Of course, federal law is somewhat vague as to what might constitute a "national emergency." Executive orders issued over the past three decades define it as a "natural disaster, military attack, [or] technological or other emergency," while Department of Defense documents include eventualities like "riots, acts of violence, insurrections, unlawful obstructions or assemblages, [and] disorder prejudicial to public law and order." According to one news report, even "national opposition to U.S. military invasion abroad" could be a trigger.
[...] Interestingly, plans drawn up during the Reagan administration suggest this parallel government would be ruling under authority given by law to the Federal Emergency Management Agency, home of the same hapless bunch that recently proved themselves unable to distribute water to desperate hurricane victims. The agency's incompetence in tackling natural disasters is less surprising when one considers that, since its inception in the 1970s, much of its focus has been on planning for the survival of the federal government in the wake of a decapitating nuclear strike.
Under law, during a national emergency, FEMA and its parent organization, the Department of Homeland Security, would be empowered to seize private and public property, all forms of transport, and all food supplies. The agency could dispatch military commanders to run state and local governments, and it could order the arrest of citizens without a warrant, holding them without trial for as long as the acting government deems necessary. From the comfortable perspective of peaceful times, such behavior by the government may seem far-fetched. But it was not so very long ago that FDR ordered 120,000 Japanese Americans—everyone from infants to the elderly—be held in detention camps for the duration of World War II. This is widely regarded as a shameful moment in U.S. history, a lesson learned. But a long trail of federal documents indicates that the possibility of large-scale detention has never quite been abandoned by federal authorities. Around the time of the 1968 race riots, for instance, a paper drawn up at the U.S. Army War College detailed plans for rounding up millions of "militants" and "American negroes," who were to be held at "assembly centers or relocation camps." In the late 1980s, the Austin American-Statesman and other publications reported the existence of 10 detention camp sites on military facilities nationwide, where hundreds of thousands of people could be held in the event of domestic political upheaval. More such facilities were commissioned in 2006, when Kellogg Brown & Root—then a subsidiary of Halliburton—was handed a $385 million contract to establish "temporary detention and processing capabilities" for the Department of Homeland Security. The contract is short on details, stating only that the facilities would be used for "an emergency influx of immigrants, or to support the rapid development of new programs." Just what those "new programs" might be is not specified.

Work instructions
A. In the excerpt on federal emergency powers, what was the value of the contract given to Kellogg Brown & Root in 2006?
B. Please echo, unchanged, the part of the listing that opens with the line containing "In the selection" and closes with the final line of the listing, both ends included.

Extracted material
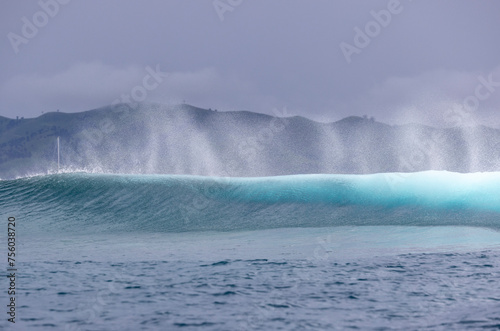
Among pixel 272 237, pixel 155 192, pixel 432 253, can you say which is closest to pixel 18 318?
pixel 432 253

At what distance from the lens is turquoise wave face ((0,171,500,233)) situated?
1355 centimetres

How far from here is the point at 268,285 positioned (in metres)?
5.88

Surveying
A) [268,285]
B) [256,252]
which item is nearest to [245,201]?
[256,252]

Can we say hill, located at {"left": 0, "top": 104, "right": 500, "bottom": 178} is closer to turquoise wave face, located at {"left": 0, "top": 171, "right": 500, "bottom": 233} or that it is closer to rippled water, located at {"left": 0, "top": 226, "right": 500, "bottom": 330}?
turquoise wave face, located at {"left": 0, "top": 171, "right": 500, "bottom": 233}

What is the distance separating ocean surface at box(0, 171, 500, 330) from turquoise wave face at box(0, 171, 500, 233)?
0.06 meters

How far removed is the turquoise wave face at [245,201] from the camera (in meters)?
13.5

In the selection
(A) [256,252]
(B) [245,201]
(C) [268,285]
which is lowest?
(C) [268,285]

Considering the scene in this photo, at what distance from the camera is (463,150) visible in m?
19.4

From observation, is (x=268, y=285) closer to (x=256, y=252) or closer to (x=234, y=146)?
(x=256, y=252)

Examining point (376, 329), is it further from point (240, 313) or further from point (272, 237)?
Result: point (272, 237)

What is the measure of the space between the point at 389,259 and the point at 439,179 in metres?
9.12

Worked answers
A. $385 million.

B.
In the selection
(A) [256,252]
(B) [245,201]
(C) [268,285]
which is lowest?
(C) [268,285]

Considering the scene in this photo, at what distance from the camera is (463,150) visible in m?
19.4

From observation, is (x=268, y=285) closer to (x=256, y=252) or closer to (x=234, y=146)?
(x=256, y=252)

Examining point (376, 329), is it further from point (240, 313) or further from point (272, 237)?
Result: point (272, 237)

What is the measure of the space between the point at 389,259 and the point at 439,179 in metres?
9.12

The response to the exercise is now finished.